Don’t feel like you need to know it all

 

Lastly, if you’re really not getting the hang of torque, or you just can’t handle another substitution/elimination reaction, it’s not the end of the world!  If you have studied well and have excellent exam technique (completing S3 in time, getting the hang of eliminating distractors and making educated guesses) you can still do well enough on S3 and ride in on your S1 and S2 marks.  Seriously, I pretty much blind guessed all the physics questions and counted carbons at times and it worked out ok.  Granted, I still hate biochemistry with a passion but I’m totally ok with the fact that clinical pharmacology is probably off limits as a career choice!

Be sure to follow GradReady GAMSAT Preparation on Facebook to stay up to date.

 

FAQs for the non-science student
 

As a student from a non-science background, what are my chances of getting into medicine?
Many students from arts, law and other non-science backgrounds attain entry to medical school each year, so it is absolutely possible to score well in the GAMSAT ® Exam and get an offer! Some humanities students score extremely well in S1 and S2, which brings their total score up high enough to obtain a place. On the other hand, many non-science students manage to get excellent S3 marks as well with several months of well-planned study.
 

What level of knowledge is required for the GAMSAT® Exam?
ACER stipulate that you need science knowledge equivalent to first year university chemistry and biology, and year 12 physics to score well in S3.  However, remember that the GAMSAT ® Exam is a test of reasoning, so it’s not about memorising a first year university syllabus. Rather it’s about learning the basics so you can work through the question stem and apply your problem solving skills to determine the answer.
 

Do I need to score highly in S3 to get an interview/offer?
Although S3 is weighted double (except for UMelb), you still have S1 and S2 working in your favour, so don’t forget that.  Some non-science students do end up acing S3, others get through with amazing S1 and S2 scores and just ensure that S3 doesn’t pull them down, and the rest end up doing very respectably in each section.  Either way, it’s your overall mark that counts (providing you don’t fail a section) so it really doesn’t matter how you pull it off.
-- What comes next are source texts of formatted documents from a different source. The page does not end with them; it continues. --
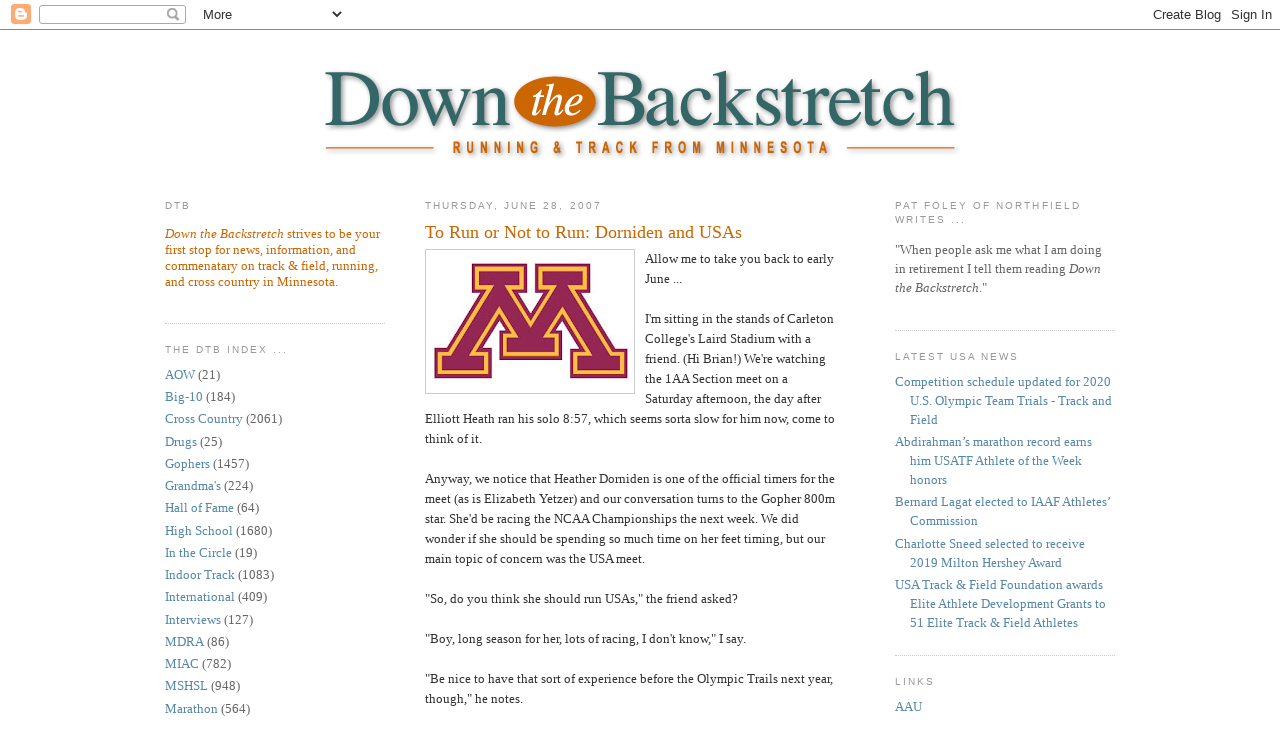

--- FILE ---
content_type: text/javascript; charset=UTF-8
request_url: https://downthebackstretch.blogspot.com/2007/06/to-run-or-not-to-run-dorniden-and-usa.html?action=getFeed&widgetId=Feed1&widgetType=Feed&responseType=js&xssi_token=AOuZoY7mNwYQWC_0-c-mkLwNWCqyQ6wa3w%3A1768966605615
body_size: 340
content:
try {
_WidgetManager._HandleControllerResult('Feed1', 'getFeed',{'status': 'ok', 'feed': {'entries': [{'title': 'Competition schedule updated for 2020 U.S. Olympic Team Trials - Track and \nField', 'link': 'http://www.usatf.org/News/Competition-schedule-updated-for-2020-U-S--Oly-(1).aspx?feed\x3dnews', 'publishedDate': '2019-11-05T16:00:00.000-08:00', 'author': ''}, {'title': 'Abdirahman\u2019s marathon record earns him USATF Athlete of the Week honors', 'link': 'http://www.usatf.org/News/Abdirahman-s-marathon-record-earns-him-USATF-Athle.aspx?feed\x3dnews', 'publishedDate': '2019-11-05T16:00:00.000-08:00', 'author': ''}, {'title': 'Bernard Lagat elected to IAAF Athletes\u2019 Commission', 'link': 'http://www.usatf.org/News/Bernard-Lagat-elected-to-IAAF-Athletes--Commission.aspx?feed\x3dnews', 'publishedDate': '2019-10-05T17:00:00.000-07:00', 'author': ''}, {'title': 'Charlotte Sneed selected to receive 2019 Milton Hershey Award', 'link': 'http://www.usatf.org/News/Charlotte-Sneed-selected-to-receive-2019-Milton-He.aspx?feed\x3dnews', 'publishedDate': '2019-07-23T17:00:00.000-07:00', 'author': ''}, {'title': 'USA Track \x26 Field Foundation awards Elite Athlete Development Grants to 51 \nElite Track \x26 Field Athletes', 'link': 'http://www.usatf.org/News/USA-Track---Field-Foundation-awards-Elite-Athl-(5).aspx?feed\x3dnews', 'publishedDate': '2019-08-14T17:00:00.000-07:00', 'author': ''}], 'title': 'Latest news'}});
} catch (e) {
  if (typeof log != 'undefined') {
    log('HandleControllerResult failed: ' + e);
  }
}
Bear in mind that the pass mark (50) for S3 is actually equivalent to roughly the 20th percentile, so scoring a ‘pass’ isn’t as hard as you’d think.
 

Will I need to purchase additional materials?
If you’re coming to the GAMSAT® Exam with only some high school chemistry that’s a decade old you might find that you need to supplement your materials with something more basic before you tackle the GAMSAT® Exam-style content.  The good news is there are some amazing free online resources (Khan Academy videos are great) and the Dummies series for science subjects are probably available for loan from your university library (non-student memberships are usually available for a fee). To give yourself the best chance, perhaps consider planned course aimed specifically at the GAMSAT® Exam and with a large number of GAMSAT® Exam style MCQs and exams.  
 

Should I practise GAMSAT® Exam style questions?
Absolutely!  Although make sure you don’t jump into them without an appropriate level of base knowledge or you’ll just end up feeling demoralised.  Plan your study so that you’ve got time to learn the basics and ensure that your preparation materials contain plenty of GAMSAT ® Exam style MCQs that will keep you busy for the lead up to the exam.
 

How do I study for the humanities (S1 and S2) sections?
Even if humanities is your strong suit, don’t neglect it!  Make sure that you practice S1 questions to get a hang of the timed conditions and write plenty of practice essays - no matter how comfortable you are at developing arguments, churning out 2 essays in an hour is no mean feat.